Router Recovery

From Embedded Xinu
Revision as of 18:01, 21 June 2011 by Kpersohn (talk | contribs)
(diff) ← Older revision | Latest revision (diff) | Newer revision → (diff)
Jump to navigation Jump to search

So you've created yourself an expensive paperweight...

Not to worry! If you aren't breaking things, then chances are you aren't making hardcore progress. This page serves as a knowledge pool for methods to revive routers that are corrupted or otherwise considered non-functional. The information below is mostly specific to the WRT54GL as it is our most popular and well understood platform at this time. The process is somewhat similar for other models/platforms; however, some of the utilities are limited to specific platforms and commands vary slightly between bootloaders (ex. [U-Boot] vs CFE).
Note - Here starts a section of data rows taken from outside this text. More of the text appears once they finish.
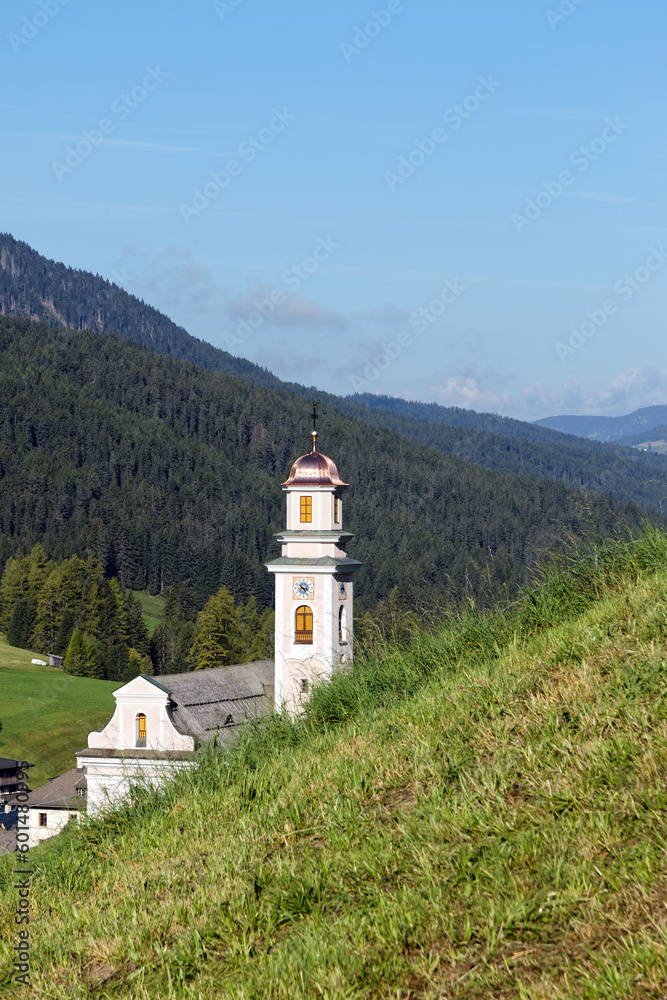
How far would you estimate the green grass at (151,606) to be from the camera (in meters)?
144

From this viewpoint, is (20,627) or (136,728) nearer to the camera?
(136,728)

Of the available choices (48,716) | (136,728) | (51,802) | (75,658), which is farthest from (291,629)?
(75,658)

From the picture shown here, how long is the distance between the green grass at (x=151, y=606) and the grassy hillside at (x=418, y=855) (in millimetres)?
133972

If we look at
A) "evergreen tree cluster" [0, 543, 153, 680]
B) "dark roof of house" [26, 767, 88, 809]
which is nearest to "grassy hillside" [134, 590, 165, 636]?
"evergreen tree cluster" [0, 543, 153, 680]

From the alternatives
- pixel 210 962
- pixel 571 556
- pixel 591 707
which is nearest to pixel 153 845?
pixel 210 962

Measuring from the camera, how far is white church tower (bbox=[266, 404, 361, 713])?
3953 cm

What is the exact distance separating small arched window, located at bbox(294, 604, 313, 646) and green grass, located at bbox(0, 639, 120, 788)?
30.2m

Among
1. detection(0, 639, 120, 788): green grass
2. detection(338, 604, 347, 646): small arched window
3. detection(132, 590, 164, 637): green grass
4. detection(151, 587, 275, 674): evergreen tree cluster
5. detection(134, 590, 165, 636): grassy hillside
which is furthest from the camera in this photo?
detection(132, 590, 164, 637): green grass

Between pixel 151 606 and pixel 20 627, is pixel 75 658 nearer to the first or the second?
pixel 20 627

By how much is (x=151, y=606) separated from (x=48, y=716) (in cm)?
7988

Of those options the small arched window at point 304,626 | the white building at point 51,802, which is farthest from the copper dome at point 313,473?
the white building at point 51,802

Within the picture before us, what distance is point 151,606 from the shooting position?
154875 millimetres

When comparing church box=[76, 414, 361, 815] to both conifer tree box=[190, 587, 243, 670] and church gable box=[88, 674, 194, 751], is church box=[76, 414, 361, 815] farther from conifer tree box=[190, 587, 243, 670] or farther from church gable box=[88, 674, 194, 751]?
conifer tree box=[190, 587, 243, 670]

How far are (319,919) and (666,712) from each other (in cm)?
254
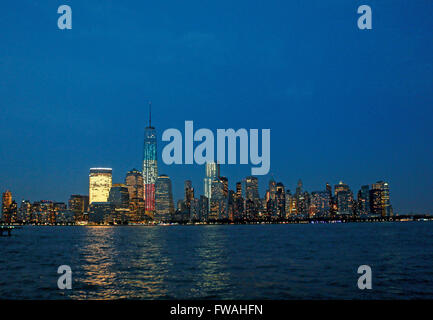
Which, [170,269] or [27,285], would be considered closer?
[27,285]

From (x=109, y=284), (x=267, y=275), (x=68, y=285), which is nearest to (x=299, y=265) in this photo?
(x=267, y=275)

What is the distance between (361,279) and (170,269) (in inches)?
765

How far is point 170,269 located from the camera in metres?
42.9

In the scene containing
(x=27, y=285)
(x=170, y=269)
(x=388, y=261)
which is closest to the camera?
(x=27, y=285)

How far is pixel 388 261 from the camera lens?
5028 cm
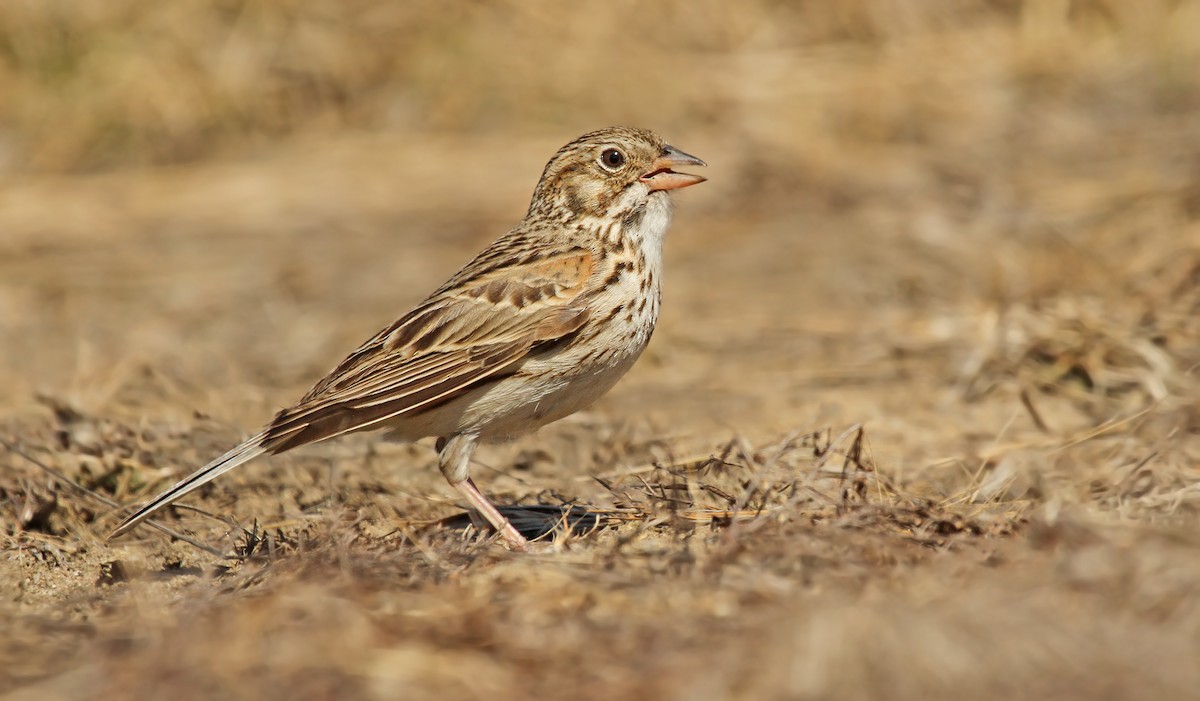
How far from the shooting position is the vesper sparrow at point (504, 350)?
5105 millimetres

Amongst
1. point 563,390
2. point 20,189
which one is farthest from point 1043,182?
point 20,189

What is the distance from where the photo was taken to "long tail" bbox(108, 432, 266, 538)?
4.93 metres

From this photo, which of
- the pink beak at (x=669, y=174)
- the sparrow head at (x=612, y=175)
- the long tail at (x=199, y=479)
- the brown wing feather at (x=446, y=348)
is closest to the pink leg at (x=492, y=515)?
the brown wing feather at (x=446, y=348)

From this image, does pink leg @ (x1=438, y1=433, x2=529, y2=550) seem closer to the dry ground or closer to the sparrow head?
the dry ground

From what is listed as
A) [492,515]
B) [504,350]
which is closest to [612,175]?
[504,350]

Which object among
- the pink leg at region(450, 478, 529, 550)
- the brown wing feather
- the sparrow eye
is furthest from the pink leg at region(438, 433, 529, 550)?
the sparrow eye

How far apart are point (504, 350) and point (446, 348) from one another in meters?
0.22

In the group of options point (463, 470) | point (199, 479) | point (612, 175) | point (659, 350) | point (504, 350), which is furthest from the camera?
point (659, 350)

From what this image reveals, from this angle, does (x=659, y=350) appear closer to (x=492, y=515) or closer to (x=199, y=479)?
(x=492, y=515)

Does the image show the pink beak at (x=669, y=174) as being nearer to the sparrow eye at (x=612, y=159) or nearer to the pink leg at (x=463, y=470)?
the sparrow eye at (x=612, y=159)

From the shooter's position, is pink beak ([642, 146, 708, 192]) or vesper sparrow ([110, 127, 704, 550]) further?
pink beak ([642, 146, 708, 192])

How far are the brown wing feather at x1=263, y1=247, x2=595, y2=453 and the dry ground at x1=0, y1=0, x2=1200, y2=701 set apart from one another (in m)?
0.35

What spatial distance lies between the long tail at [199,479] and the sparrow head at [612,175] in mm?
1422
Sometimes the router won't boot because of a corrupted NVRAM variable and a simple factory reset will resolve the problem. Chances are if you've sought out this page you are in much deeper and probably need a more serious TFTP or JTAG recovery. We'll start with the simple solutions and work our way to the more intense recovery methods.

Before You Begin

If you haven't already, backup your router's configuration. Hopefully you did this earlier so you can restore to a "known good" working state. If you didn't, it is still a good idea to do that now; it can always get worse. You'll also want to grab yourself a copy of some reliable firmware. The default firmware that shipped with your router is a good place to start (generally available from the manufacturer's website). Otherwise, a stable release of your favorite embedded Linux distribution is a good alternative.

Factory Reset

Don't get your hopes up for this one, but sometimes [Occam's razor] applies to router recovery. To do a factory reset, hold down the reset switch for about 10 seconds while the unit is powered on, then unplug it. Let it rest for a little while then power it back up. If this isn't working for you, try the dd-wrt [30/30/30] reset method.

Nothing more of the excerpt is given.